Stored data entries

---

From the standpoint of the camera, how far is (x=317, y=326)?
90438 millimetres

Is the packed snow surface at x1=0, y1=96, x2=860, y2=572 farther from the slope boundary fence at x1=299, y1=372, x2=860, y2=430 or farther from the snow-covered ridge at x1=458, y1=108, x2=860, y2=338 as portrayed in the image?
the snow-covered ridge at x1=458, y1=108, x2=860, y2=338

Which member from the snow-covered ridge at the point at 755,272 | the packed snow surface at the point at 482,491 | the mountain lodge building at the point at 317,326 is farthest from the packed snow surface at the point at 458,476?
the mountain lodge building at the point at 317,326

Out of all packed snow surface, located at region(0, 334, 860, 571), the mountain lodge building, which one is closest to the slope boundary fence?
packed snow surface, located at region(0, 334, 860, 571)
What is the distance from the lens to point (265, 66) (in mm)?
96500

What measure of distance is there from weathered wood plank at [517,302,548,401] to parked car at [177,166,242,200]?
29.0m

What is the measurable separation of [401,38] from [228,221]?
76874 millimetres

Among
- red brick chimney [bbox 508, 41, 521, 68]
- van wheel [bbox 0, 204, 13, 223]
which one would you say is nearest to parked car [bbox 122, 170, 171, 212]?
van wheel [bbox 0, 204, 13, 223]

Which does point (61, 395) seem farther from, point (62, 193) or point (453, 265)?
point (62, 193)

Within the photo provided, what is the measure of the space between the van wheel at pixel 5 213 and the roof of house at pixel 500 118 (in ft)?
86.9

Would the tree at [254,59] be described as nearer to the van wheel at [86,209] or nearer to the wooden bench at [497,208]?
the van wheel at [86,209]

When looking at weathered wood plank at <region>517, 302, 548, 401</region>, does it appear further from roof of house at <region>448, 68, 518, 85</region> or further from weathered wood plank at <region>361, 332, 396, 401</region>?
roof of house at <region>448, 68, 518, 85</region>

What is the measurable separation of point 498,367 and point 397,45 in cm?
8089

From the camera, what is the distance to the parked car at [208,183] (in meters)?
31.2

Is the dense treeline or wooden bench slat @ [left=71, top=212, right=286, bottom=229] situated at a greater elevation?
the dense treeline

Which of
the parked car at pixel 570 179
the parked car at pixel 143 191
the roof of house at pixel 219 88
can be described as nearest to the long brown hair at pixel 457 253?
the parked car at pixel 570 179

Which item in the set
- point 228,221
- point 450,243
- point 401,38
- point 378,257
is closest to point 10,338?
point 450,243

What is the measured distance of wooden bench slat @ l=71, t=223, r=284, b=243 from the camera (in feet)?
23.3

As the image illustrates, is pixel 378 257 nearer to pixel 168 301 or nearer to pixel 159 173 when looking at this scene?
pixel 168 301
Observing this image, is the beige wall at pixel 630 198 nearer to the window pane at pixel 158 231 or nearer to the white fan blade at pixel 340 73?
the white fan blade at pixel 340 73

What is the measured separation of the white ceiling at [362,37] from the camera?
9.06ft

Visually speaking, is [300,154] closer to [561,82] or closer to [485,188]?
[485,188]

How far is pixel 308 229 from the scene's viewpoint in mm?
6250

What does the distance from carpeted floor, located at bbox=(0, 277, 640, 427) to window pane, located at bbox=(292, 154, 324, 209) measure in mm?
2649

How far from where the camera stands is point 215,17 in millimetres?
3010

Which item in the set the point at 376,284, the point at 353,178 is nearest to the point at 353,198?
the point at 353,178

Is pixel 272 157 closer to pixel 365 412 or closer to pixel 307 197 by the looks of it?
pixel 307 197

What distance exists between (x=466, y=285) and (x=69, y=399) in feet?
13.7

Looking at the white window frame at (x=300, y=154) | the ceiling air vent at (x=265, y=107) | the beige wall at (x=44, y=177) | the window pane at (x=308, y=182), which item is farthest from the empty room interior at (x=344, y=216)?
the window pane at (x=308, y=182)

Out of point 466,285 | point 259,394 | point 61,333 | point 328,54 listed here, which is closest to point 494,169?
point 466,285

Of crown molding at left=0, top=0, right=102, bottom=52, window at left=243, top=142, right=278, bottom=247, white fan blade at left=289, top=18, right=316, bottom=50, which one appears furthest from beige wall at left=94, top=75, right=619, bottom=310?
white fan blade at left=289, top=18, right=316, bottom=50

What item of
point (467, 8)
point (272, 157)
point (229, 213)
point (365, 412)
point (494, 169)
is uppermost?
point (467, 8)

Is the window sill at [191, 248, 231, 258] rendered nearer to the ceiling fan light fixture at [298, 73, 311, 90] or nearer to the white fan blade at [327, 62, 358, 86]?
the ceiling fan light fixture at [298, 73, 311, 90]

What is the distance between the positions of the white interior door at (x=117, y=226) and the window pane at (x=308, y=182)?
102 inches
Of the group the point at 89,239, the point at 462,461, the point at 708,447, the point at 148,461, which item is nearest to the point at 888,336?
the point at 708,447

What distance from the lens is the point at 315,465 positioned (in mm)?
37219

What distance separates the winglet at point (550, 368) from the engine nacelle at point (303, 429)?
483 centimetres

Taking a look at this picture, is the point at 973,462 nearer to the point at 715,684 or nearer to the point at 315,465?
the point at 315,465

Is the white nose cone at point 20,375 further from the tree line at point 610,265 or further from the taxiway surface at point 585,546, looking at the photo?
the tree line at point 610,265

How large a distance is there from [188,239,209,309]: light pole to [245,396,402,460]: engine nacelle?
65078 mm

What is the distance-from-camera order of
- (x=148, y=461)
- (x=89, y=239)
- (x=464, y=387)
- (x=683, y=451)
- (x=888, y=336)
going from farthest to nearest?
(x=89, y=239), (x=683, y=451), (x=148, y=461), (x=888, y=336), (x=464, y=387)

---

From the records above, please extract every line and repeat it exactly.

* **Task result**
From the standpoint of the camera, how far is (x=317, y=326)?
90438 millimetres

Is the packed snow surface at x1=0, y1=96, x2=860, y2=572 farther from the slope boundary fence at x1=299, y1=372, x2=860, y2=430 or farther from the snow-covered ridge at x1=458, y1=108, x2=860, y2=338 as portrayed in the image?
the snow-covered ridge at x1=458, y1=108, x2=860, y2=338

Which member from the snow-covered ridge at the point at 755,272 | the packed snow surface at the point at 482,491 | the mountain lodge building at the point at 317,326 is farthest from the packed snow surface at the point at 458,476?
the mountain lodge building at the point at 317,326

Out of all packed snow surface, located at region(0, 334, 860, 571), the mountain lodge building, which one is closest to the slope boundary fence?
packed snow surface, located at region(0, 334, 860, 571)
What is the distance from the lens to point (265, 66) (in mm)?
96500

What measure of distance is there from weathered wood plank at [517,302,548,401] to parked car at [177,166,242,200]?
29.0m

What is the measurable separation of [401,38] from [228,221]?
76874 millimetres

Among
- red brick chimney [bbox 508, 41, 521, 68]
- van wheel [bbox 0, 204, 13, 223]
which one would you say is nearest to parked car [bbox 122, 170, 171, 212]?
van wheel [bbox 0, 204, 13, 223]

Which does point (61, 395) seem farther from, point (62, 193) or point (453, 265)?
point (62, 193)

Within the photo provided, what is the measure of the space between the van wheel at pixel 5 213 and the roof of house at pixel 500 118 (in ft)?
86.9

Would the tree at [254,59] be described as nearer to the van wheel at [86,209] or nearer to the wooden bench at [497,208]?
the van wheel at [86,209]

When looking at weathered wood plank at <region>517, 302, 548, 401</region>, does it appear further from roof of house at <region>448, 68, 518, 85</region> or further from weathered wood plank at <region>361, 332, 396, 401</region>?
roof of house at <region>448, 68, 518, 85</region>

What is the measurable separation of point 498,367 and point 397,45 in cm?
8089

From the camera, what is the distance to the parked car at [208,183] (in meters)?
31.2

Is the dense treeline or wooden bench slat @ [left=71, top=212, right=286, bottom=229] situated at a greater elevation?
the dense treeline

Which of
the parked car at pixel 570 179
the parked car at pixel 143 191
the roof of house at pixel 219 88
can be described as nearest to the long brown hair at pixel 457 253?
the parked car at pixel 570 179

Which item in the set
- point 228,221
- point 450,243
- point 401,38
- point 378,257
is closest to point 10,338?
point 450,243

What is the measured distance of wooden bench slat @ l=71, t=223, r=284, b=243 from the camera (in feet)?
23.3

As the image illustrates, is pixel 378 257 nearer to pixel 168 301 or nearer to pixel 159 173 when looking at this scene?
pixel 168 301
Observing this image, is the beige wall at pixel 630 198 nearer to the window pane at pixel 158 231 or nearer to the white fan blade at pixel 340 73?
the white fan blade at pixel 340 73

What is the measured separation of the white ceiling at [362,37] from the camera?
9.06ft

Visually speaking, is [300,154] closer to [561,82] or closer to [485,188]?
[485,188]

How far is pixel 308 229 from the scene's viewpoint in mm?
6250

What does the distance from carpeted floor, located at bbox=(0, 277, 640, 427) to window pane, located at bbox=(292, 154, 324, 209) measure in mm?
2649

How far from where the camera stands is point 215,17 in millimetres?
3010

Which item in the set the point at 376,284, the point at 353,178 is nearest to the point at 353,198?
the point at 353,178

Is pixel 272 157 closer to pixel 365 412 or closer to pixel 307 197 by the looks of it?
pixel 307 197

What distance exists between (x=466, y=285) and (x=69, y=399) in feet?
13.7

Looking at the white window frame at (x=300, y=154) | the ceiling air vent at (x=265, y=107) | the beige wall at (x=44, y=177) | the window pane at (x=308, y=182), which item is farthest from the empty room interior at (x=344, y=216)?
the window pane at (x=308, y=182)

Out of point 466,285 | point 259,394 | point 61,333 | point 328,54 listed here, which is closest to point 494,169?
point 466,285

Of crown molding at left=0, top=0, right=102, bottom=52, window at left=243, top=142, right=278, bottom=247, white fan blade at left=289, top=18, right=316, bottom=50, which one appears furthest from beige wall at left=94, top=75, right=619, bottom=310?
white fan blade at left=289, top=18, right=316, bottom=50

What item of
point (467, 8)
point (272, 157)
point (229, 213)
point (365, 412)
point (494, 169)
is uppermost?
point (467, 8)

Is the window sill at [191, 248, 231, 258] rendered nearer to the ceiling fan light fixture at [298, 73, 311, 90] or nearer to the white fan blade at [327, 62, 358, 86]?
the ceiling fan light fixture at [298, 73, 311, 90]

What is the distance between the positions of the white interior door at (x=117, y=226) and the window pane at (x=308, y=182)?
102 inches
Of the group the point at 89,239, the point at 462,461, the point at 708,447, the point at 148,461, which item is nearest to the point at 888,336?
the point at 708,447

What distance from the lens is the point at 315,465 positioned (in mm)?
37219

What distance separates the winglet at point (550, 368) from the engine nacelle at point (303, 429)?
483 centimetres

Taking a look at this picture, is the point at 973,462 nearer to the point at 715,684 or nearer to the point at 315,465?
the point at 315,465

Is the white nose cone at point 20,375 further from the tree line at point 610,265 or further from the taxiway surface at point 585,546, looking at the photo?
the tree line at point 610,265

How large a distance is there from [188,239,209,309]: light pole to [245,396,402,460]: engine nacelle?
65078 mm

What is the distance-from-camera order of
- (x=148, y=461)
- (x=89, y=239)
- (x=464, y=387)
- (x=683, y=451)
- (x=888, y=336)
going from farthest to nearest?
(x=89, y=239), (x=683, y=451), (x=148, y=461), (x=888, y=336), (x=464, y=387)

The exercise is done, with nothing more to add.